== Instructions for the task ==
Repeat the line that contains "What is the separation" and all lines after it through the end, exactly as they are, minus the pictures.

== Provided data ==
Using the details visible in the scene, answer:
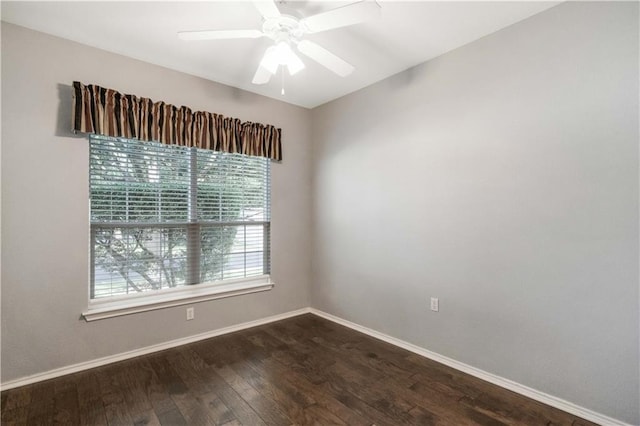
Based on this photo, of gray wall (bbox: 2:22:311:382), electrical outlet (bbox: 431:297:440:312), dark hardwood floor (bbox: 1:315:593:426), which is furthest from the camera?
electrical outlet (bbox: 431:297:440:312)

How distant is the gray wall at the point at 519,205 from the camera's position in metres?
1.81

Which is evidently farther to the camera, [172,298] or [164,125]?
[172,298]

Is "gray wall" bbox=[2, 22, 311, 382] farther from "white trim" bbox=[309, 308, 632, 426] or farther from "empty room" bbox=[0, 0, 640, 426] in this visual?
"white trim" bbox=[309, 308, 632, 426]

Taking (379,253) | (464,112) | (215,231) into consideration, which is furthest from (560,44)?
(215,231)

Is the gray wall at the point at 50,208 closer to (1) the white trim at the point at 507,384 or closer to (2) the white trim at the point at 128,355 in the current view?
(2) the white trim at the point at 128,355

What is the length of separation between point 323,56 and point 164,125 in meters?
1.65

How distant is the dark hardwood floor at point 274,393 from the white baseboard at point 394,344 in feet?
0.19

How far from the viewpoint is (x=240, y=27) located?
2.25 m

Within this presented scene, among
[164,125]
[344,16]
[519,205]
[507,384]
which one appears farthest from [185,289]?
[519,205]

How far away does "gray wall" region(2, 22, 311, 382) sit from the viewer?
86.8 inches

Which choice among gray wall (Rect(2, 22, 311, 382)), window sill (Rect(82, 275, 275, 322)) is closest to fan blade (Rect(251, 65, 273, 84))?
gray wall (Rect(2, 22, 311, 382))

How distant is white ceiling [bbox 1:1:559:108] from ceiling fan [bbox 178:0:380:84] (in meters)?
0.25

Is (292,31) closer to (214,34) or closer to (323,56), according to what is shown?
(323,56)

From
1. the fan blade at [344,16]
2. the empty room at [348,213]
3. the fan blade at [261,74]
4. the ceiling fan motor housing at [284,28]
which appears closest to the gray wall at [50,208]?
the empty room at [348,213]
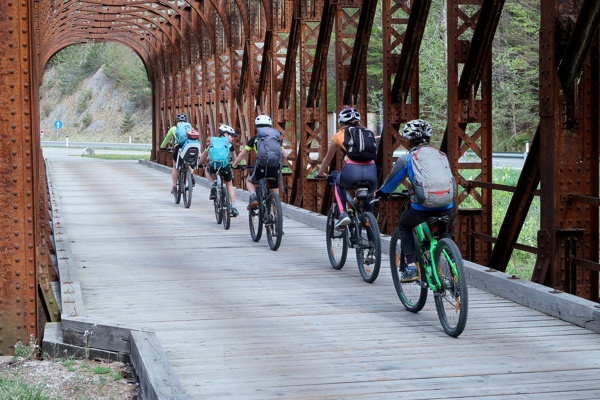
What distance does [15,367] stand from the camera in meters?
7.02

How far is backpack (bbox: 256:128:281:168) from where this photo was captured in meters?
12.4

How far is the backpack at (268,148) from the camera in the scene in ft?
40.8

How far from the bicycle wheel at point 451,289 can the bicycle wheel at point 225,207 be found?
7.52 metres

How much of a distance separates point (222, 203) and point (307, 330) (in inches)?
302

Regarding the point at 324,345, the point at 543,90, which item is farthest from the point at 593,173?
the point at 324,345

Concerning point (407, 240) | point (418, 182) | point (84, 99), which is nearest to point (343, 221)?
point (407, 240)

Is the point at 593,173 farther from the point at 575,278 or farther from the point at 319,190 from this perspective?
the point at 319,190

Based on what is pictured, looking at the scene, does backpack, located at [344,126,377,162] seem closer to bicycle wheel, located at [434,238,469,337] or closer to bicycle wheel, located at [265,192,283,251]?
bicycle wheel, located at [265,192,283,251]

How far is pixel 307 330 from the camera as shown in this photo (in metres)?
7.53

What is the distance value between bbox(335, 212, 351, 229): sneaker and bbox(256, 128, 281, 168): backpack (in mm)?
2643

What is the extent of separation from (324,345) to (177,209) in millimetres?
11918

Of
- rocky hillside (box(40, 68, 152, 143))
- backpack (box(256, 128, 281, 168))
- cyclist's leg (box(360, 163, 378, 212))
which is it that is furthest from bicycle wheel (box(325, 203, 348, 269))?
rocky hillside (box(40, 68, 152, 143))

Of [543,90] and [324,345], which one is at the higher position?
[543,90]

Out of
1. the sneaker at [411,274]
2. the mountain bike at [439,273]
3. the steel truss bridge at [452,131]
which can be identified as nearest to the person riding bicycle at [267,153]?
the steel truss bridge at [452,131]
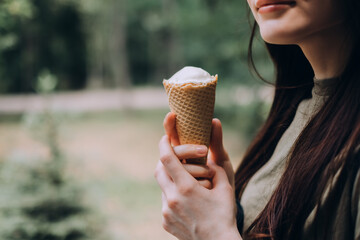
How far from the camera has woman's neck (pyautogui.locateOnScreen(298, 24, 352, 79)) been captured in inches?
38.5

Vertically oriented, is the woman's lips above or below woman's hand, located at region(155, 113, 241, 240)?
above

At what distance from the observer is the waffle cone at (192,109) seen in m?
1.14

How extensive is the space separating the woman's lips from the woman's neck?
121mm

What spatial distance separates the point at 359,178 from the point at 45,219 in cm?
371

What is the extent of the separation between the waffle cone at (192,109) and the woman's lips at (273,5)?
297 millimetres

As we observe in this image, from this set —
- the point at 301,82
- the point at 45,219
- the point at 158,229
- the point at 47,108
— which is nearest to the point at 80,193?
the point at 45,219

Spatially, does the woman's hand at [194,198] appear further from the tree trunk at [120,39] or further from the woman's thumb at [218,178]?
the tree trunk at [120,39]

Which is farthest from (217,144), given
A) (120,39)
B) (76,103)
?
(76,103)

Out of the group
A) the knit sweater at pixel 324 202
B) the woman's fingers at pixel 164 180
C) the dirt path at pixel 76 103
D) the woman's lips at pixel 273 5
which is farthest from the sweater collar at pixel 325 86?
the dirt path at pixel 76 103


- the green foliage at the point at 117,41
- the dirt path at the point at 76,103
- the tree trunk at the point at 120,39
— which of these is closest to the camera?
the green foliage at the point at 117,41

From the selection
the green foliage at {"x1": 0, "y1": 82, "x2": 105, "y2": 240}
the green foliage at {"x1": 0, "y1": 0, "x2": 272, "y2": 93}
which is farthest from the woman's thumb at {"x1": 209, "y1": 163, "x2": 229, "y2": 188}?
the green foliage at {"x1": 0, "y1": 82, "x2": 105, "y2": 240}

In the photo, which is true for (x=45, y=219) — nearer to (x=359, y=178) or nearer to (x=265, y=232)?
(x=265, y=232)

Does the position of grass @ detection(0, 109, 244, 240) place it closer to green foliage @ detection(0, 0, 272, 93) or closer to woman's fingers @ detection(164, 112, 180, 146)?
green foliage @ detection(0, 0, 272, 93)

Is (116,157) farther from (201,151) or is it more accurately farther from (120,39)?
(201,151)
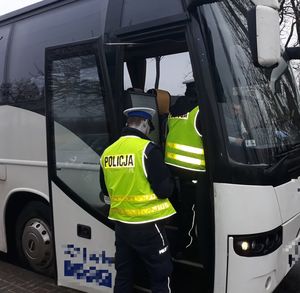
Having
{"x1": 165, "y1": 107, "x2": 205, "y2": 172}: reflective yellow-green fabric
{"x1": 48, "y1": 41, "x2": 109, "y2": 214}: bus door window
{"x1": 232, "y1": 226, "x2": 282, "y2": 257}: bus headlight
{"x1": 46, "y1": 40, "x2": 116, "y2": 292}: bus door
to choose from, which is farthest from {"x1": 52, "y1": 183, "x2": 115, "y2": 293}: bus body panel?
{"x1": 232, "y1": 226, "x2": 282, "y2": 257}: bus headlight

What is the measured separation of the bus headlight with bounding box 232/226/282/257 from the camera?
9.99 feet

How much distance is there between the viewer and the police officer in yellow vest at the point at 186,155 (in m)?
3.38

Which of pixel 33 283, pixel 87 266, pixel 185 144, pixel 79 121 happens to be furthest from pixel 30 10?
pixel 33 283

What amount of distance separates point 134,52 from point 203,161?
1.35 meters

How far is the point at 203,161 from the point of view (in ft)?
10.8

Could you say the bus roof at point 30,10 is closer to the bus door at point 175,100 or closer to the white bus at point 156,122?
the white bus at point 156,122

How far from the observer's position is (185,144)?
346cm

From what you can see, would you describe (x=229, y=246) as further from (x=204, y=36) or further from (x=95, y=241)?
(x=204, y=36)

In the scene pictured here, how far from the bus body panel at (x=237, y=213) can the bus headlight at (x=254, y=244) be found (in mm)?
39

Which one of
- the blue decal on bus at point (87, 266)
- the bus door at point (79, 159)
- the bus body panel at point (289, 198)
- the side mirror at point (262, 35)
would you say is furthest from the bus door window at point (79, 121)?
the bus body panel at point (289, 198)

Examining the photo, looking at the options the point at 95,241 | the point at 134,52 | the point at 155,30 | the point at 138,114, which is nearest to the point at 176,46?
the point at 134,52

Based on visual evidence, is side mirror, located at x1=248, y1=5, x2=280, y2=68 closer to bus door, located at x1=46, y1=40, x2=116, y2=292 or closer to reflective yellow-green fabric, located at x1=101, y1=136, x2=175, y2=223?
reflective yellow-green fabric, located at x1=101, y1=136, x2=175, y2=223

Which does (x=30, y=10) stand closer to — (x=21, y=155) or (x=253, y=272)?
(x=21, y=155)

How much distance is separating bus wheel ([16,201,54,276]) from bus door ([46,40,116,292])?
40 centimetres
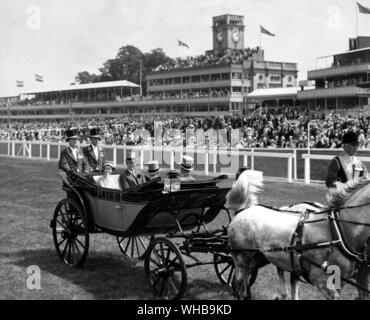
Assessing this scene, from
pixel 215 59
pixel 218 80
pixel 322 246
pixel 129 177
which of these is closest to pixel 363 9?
pixel 129 177

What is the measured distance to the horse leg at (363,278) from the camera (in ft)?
16.5

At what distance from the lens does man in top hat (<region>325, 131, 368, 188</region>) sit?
6191mm

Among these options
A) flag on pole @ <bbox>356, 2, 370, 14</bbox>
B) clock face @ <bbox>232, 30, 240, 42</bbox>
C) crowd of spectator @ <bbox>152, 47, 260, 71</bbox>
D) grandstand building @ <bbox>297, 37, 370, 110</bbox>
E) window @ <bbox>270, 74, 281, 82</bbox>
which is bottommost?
grandstand building @ <bbox>297, 37, 370, 110</bbox>

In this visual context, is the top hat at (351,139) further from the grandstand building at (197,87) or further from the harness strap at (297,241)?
the grandstand building at (197,87)

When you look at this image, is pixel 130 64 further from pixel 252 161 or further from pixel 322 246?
pixel 322 246

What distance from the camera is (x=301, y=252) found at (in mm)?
Answer: 5074

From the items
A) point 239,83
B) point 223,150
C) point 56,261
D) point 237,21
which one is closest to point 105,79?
point 237,21

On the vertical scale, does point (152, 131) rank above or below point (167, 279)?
above

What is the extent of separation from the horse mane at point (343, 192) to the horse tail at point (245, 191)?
0.85m

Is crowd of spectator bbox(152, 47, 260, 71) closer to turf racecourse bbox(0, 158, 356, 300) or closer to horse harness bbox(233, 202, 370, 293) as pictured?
turf racecourse bbox(0, 158, 356, 300)

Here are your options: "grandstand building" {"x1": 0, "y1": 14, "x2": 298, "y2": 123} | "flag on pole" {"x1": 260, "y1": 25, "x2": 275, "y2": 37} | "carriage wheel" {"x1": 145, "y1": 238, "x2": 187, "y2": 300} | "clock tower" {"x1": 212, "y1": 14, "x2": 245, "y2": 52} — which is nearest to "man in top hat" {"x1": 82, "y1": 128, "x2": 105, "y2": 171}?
"carriage wheel" {"x1": 145, "y1": 238, "x2": 187, "y2": 300}

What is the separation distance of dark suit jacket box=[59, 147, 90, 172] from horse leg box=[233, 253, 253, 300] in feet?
13.8
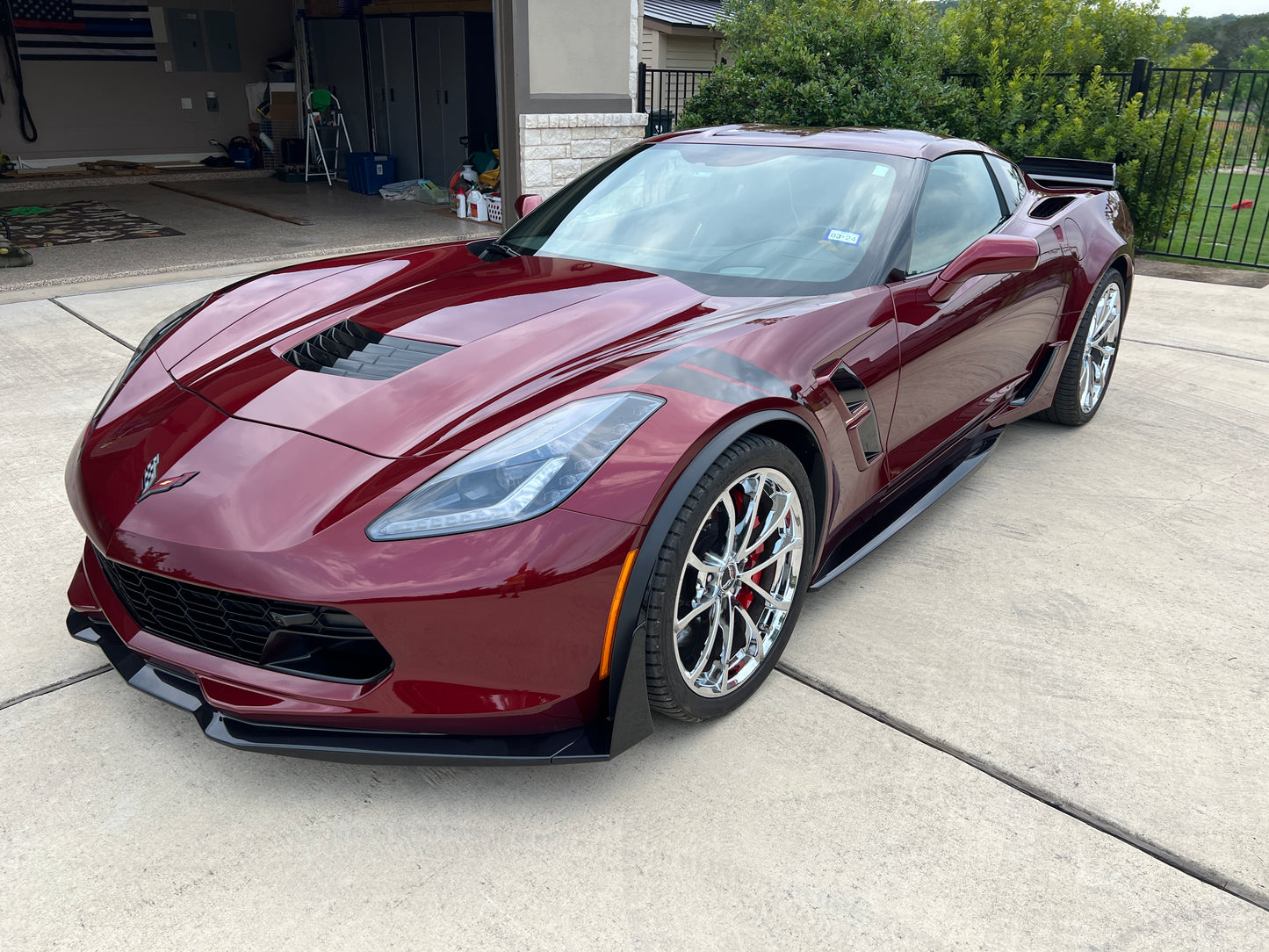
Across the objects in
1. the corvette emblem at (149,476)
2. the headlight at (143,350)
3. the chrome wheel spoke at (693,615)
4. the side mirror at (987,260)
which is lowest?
the chrome wheel spoke at (693,615)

== Reply ==
What is the separation distance of dark suit jacket box=[59, 147, 90, 172] from horse leg box=[233, 253, 253, 300] in feet?
13.8
Across the objects in
1. the corvette emblem at (149,476)
2. the headlight at (143,350)
3. the chrome wheel spoke at (693,615)
4. the side mirror at (987,260)
which is lowest?
the chrome wheel spoke at (693,615)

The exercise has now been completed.